5. The integrated system for clinical trial online operation management and control as claimed in claim 4, wherein the fuzzy matching algorithm in the step D2 comprises the following steps:

6. The integrated system for clinical trial online operation management and control as claimed in claim 5, wherein the controlled terms are domain variables, domain variable tags and standard expressions of variable values used by the data rules in the SDTM standard format, the domains are collections of clinical trial data corresponding to different contents, and the domains include an adverse event domain, a vital sign data domain, a demographic data domain, an annotation domain, a subject visit field, an electrocardiogram data domain and a subject element table;

7. The clinical trial online operation management and control integrated system according to claim 6, wherein the bad character skipping method is as follows: if the character matched with the mismatched character of the target character string exists at the rear end of the mismatched character of the character string tree, the character string tree is jumped forward to the position where the closest matched character is aligned with the mismatched character of the target character string; and if the rear end of the mismatched character of the character string tree does not have the character matched with the mismatched character of the target character string, forward jumping the character string tree to a position where the last character of the shortest mode character string is aligned with the first character in front of the mismatched character of the target character string.
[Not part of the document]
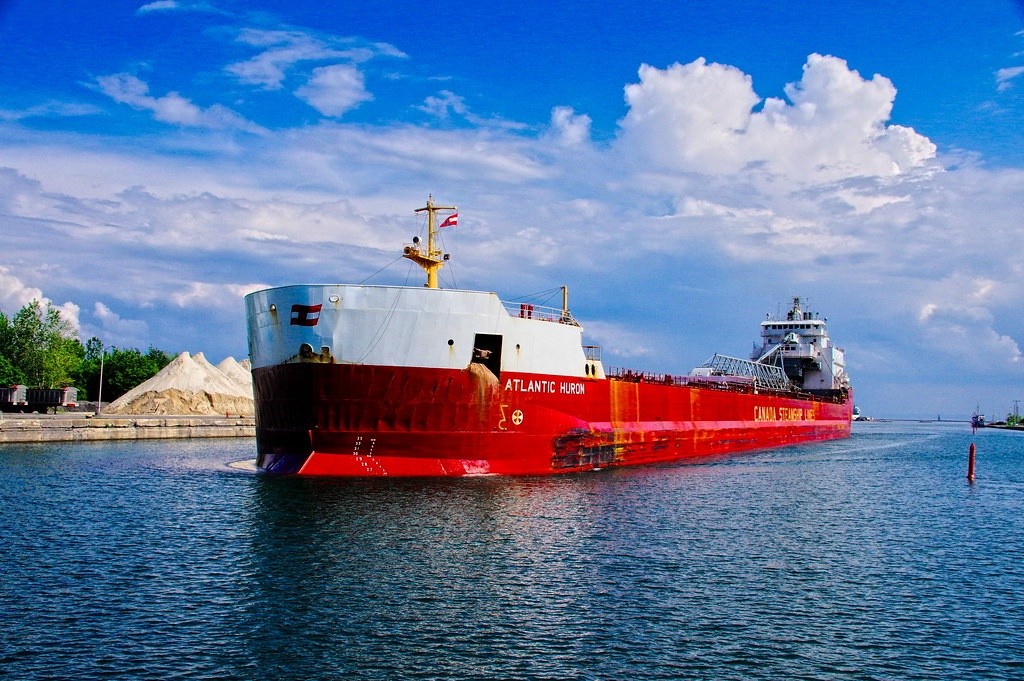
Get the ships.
[243,195,857,477]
8. The integrated system for clinical trial online operation management and control according to claim 1 or 7,

specifically, the method comprises the following steps:

9. The integrated system for clinical trial online operation management and control according to claim 4,

the repeated judgment of all the variables or the key variables of the clinical test data in the non-standard format in the step D3 is based on two different data repeated judgment rules, when repeated judgment is performed by adopting all the variables, all the variables of the clinical test data in the two non-standard formats are the same, and are judged to be repeated data, and when repeated judgment is performed by adopting the key variables, partial variables of the clinical test data in the two non-standard formats are the same, and are judged to be repeated data;

converting the clinical trial data in the non-standard format into the clinical trial data in the SDTM standard format is a process with unified data format, and the conversion process comprises standard format conversion of properties such as dictionary conversion, date format normalization, time format normalization and the like:

performing dictionary conversion when the variable dictionary value of the clinical test data in the non-standard format is inconsistent with the variable dictionary value of the clinical test data field in the standard format, and performing dictionary conversion according to the designated dictionary value mapping relation when the mapping relation between the clinical test data in the non-standard format and the clinical test data in the standard format is established;

the date format normalization is carried out when the date variable format of the clinical test data in the non-standard format is inconsistent with the date field variable format of the clinical test data in the standard format, and the date formats are converted and unified;

the time format normalization is carried out when the time variable format of the clinical test data in the non-standard format is inconsistent with the time domain variable format of the clinical test data in the standard format, and the time formats are converted and unified;

and verifying the converted test data, wherein the verification process mainly comprises integrity verification and consistency verification of the data.